TEHRAN (AFP) – Iran said on Tuesday it had arrested 12 people over a deadly mosque bombing in April in the southern city of Shiraz who had confessed to being trained and financed by the United States and Britain.
“So far 12 people involved in this terrorist incident have been arrested, who are the main agents,” judiciary spokesman Ali Reza Jamshidi said, vowing that those convicted would be sentenced to the “harshest punishment.”
“The arrested people… clearly confessed to having links with foreigners, especially the UK and the United States,” he told a news conference.
“They had received training from foreigners to make bombs. It has become clear and transparent through bank accounts that foreigners gave financial support to the terrorists.
“These things have become clear and they admitted to these things,” he added.
Jamshidi said the detainees had been arrested with explosives and bomb-making material and that they intended to carry out bombings in other crowded places.
Jamshidi said on Monday that Iran may take legal action against the United States and Britain over the April 12 blast, which ripped through a packed mosque during a prayer sermon by a prominent local cleric, killing 13 people.

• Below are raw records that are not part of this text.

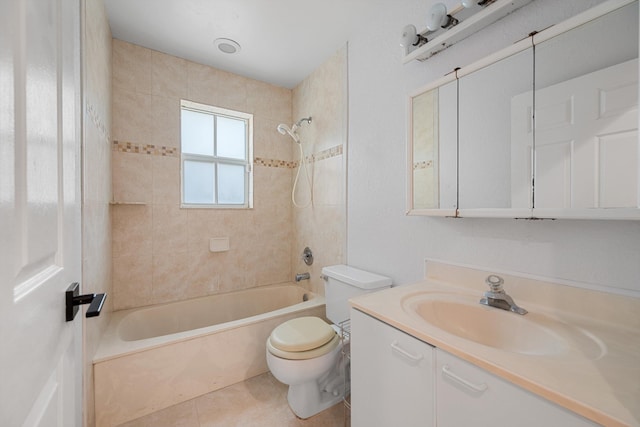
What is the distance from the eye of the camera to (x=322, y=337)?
1.41 m

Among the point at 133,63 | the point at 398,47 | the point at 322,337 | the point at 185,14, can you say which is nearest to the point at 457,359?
the point at 322,337

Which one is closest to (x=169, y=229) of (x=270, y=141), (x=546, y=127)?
(x=270, y=141)

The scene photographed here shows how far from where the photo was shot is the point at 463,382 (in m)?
0.69

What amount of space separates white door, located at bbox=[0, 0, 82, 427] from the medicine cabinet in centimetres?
131

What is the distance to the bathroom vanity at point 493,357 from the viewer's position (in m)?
0.56

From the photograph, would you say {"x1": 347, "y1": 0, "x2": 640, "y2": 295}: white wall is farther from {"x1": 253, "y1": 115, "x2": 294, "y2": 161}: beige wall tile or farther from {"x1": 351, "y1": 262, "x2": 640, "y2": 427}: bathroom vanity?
{"x1": 253, "y1": 115, "x2": 294, "y2": 161}: beige wall tile

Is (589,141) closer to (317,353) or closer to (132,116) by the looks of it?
(317,353)

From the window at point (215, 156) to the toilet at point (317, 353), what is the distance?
1342 millimetres

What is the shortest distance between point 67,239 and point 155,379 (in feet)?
4.26

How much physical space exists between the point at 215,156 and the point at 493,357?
2463 millimetres

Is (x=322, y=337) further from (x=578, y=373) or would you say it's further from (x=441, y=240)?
(x=578, y=373)

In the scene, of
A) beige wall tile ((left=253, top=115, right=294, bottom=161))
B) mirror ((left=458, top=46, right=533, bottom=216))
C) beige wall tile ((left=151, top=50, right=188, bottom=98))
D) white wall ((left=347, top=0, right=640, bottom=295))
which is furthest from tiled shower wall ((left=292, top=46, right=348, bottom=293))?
beige wall tile ((left=151, top=50, right=188, bottom=98))

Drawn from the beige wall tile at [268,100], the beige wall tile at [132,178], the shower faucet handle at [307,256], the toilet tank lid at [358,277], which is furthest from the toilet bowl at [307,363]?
the beige wall tile at [268,100]

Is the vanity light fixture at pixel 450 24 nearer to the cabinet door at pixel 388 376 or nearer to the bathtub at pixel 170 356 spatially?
the cabinet door at pixel 388 376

Last week, Iran blamed Western-backed monarchists for the bombing which also wounded more than 200 people.
Iran has blamed US and British agents based in neighbouring Iraq and Afghanistan for launching deadly attacks in recent years in border provinces with significant ethnic minority populations.
But the strike in Shiraz was the first in decades in Iran’s Persian heartland. The normally placid city is not in a border zone, nor is it home to any significant ethnic or religious minority population.
One of Iran’s most famous tourist destinations, Shiraz is popular because of its proximity to important ancient sites from the Achaemenid Empire that ruled much of central and southwest Asia from 550 to 331 BC.